REQUIRED ACTION 1 — In the baby-sleep advice, what is a pack 'n' play called in Australia and the UK?
REQUIRED ACTION 2 — Please carry on the baby-sleep advice from its last sentence.

So. You need a plan to get some emotional space. It doesn't seem like staying asleep is her problem, it's just the cosleeping and getting to sleep. I'm going to go out on a limb and say that I think the pack 'n' play (I believe it's called a travel cot in OZ and the UK--it's a fold-out playpen that can also be used as a baby bed, but is low to the floor) is just destined to fail for a couple of reasons: 1) The mattress is so thin it's really like sleeping on cardboard and a baby can totally tell the difference, and 2) it's lower to the floor than she's used to. Babies who start out in the PNP seem to be fine with it, but a baby who isn't put to sleep in one until almost a year is not going to be fooled.
I think you should jump straight to a crib*. A person can be philosophically opposed to "baby jail" all she wants, but once your baby starts crawling out of bed or making you as stressed out as Anonymous is, you change your tune pretty quickly. Or at least, I changed my tune pretty quickly. You definitely can find someone who needs to switch their child from a crib to a big kid bed who will lend you the crib for awhile or sell it to you cheaply. Try Freecycle or Craigslist if you don't have a friend who needs you to take a crib off their hands. (Just make sure not to use a crib that's older than 20 years old or so, since the bars are too far apart and the baby's head can get trapped. Also beware peeling paint, and old cribs with lead paint.)
Going cold turkey to a crib might be scary, but honestly, how much worse can it get? If you have the space, put the crib in another room. Then, at bedtime, do everything the same way you normally do, but instead of lying down with her in the bed, put her in the crib. You may have to sit in the room for awhile, or lie down next to her, but it's a different task mentally than getting her to sleep while cosleeping is. If you can get your husband to take a turn getting her to sleep, please try it. If she won't go to sleep for him initially, ask him to take any wake-ups from bedtime until midnight. (A surprising number of times, a baby who wakes up a ton for one parent will stop waking up for the other because there's just not the same payoff. Again, it seems to be about shaking up the routine.)
If you can get the bedtime routine to be less attention-intensive for you, you'll be well on your way to getting some of your emotional strength back. Another idea is to see if you can get a mother's helper. Even if you can't afford a regular babysitter, you might be able to afford a middle schooler who can come over for a couple of hours after school once a week. (I just saw my first mother's helper a few weeks ago. He's in college now, and is tall and almost a man. It made me feel old.) You might be able to leave the house by yourself, but even if you don't feel comfortable with that, the mother's helper can occupy your baby in one room while you do something else in the other, especially if that something else involves eating chocolate and reading a cheesy novel.

Scene geometry reasoning data —

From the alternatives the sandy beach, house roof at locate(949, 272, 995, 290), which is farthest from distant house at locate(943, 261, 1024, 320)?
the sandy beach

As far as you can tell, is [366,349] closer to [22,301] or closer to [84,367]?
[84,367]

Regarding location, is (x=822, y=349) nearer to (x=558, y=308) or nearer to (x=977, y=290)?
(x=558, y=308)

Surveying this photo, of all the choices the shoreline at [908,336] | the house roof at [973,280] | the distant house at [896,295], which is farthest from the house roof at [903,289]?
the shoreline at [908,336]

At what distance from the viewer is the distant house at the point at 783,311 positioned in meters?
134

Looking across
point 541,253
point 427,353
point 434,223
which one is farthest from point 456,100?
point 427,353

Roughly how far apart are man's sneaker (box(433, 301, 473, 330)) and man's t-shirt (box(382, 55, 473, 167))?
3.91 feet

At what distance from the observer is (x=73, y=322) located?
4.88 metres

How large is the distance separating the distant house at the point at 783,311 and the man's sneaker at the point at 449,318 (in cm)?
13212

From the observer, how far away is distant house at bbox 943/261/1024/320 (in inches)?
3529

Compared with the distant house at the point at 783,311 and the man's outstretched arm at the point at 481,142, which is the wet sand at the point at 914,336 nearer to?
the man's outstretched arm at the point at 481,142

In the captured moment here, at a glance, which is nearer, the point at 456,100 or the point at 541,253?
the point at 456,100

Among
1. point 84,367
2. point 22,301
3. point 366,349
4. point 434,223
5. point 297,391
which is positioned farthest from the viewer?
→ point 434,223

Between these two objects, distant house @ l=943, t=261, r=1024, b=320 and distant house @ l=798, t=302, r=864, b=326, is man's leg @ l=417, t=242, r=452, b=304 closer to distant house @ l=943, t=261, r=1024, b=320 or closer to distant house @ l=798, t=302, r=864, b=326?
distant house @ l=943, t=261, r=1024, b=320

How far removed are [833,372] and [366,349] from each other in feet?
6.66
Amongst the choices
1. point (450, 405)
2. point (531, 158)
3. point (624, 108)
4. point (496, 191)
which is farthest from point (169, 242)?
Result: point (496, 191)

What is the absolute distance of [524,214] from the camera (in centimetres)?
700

WRITTEN ANSWER 1 — A travel cot.

WRITTEN ANSWER 2 —
Whatever happens, cut yourself some slack and hang in there. You're not a mom who hits her kid, so recognize the smacking for what it is--a desperate reaction to a stressful situation. And this situation won't last forever.
OK, comments? Either talk about how horribly you thought you were going to lose it when your baby was this age (or any age, frankly), or comment on something you did that you didn't want to do (to comment anonymously, put an obviously fake URL in the URL box, and a fake email address in the email box) and what you learned from it.
* As I said, I don't think cosleeping is causing this problem, but I do think changing the sleep routine is going to give Anonymous some emotional space. You do what you do while it's working, and then once it's no longer working you switch to something else. If you're having this problem and your baby's a crib sleeper, you might try switching to cosleeping for awhile to see if that helps.

My heart goes out to everyone who has suffered from sleep deprivation. Here is my story: my kid slept poorly pretty much from the beginning. We transitioned him from a bassinet on my side of the bed to a crib in our room at 2 months. At 4 months we moved the crib to his room. His sleep neither got worse nor improved during these transitions. His sleep improved somewhat at 11 months, got worse, got better again at 15 months, and then got worse again. At 16 months, when it was taking me over an hour to get him to sleep for the night, only for him to wake up again in 2 hours needing another hour of soothing to sleep, I decided that something had to change. I was physically, mentally, and spiritually exhausted. I had no energy to take care of myself, my work, my house. My relationship with my husband was strained.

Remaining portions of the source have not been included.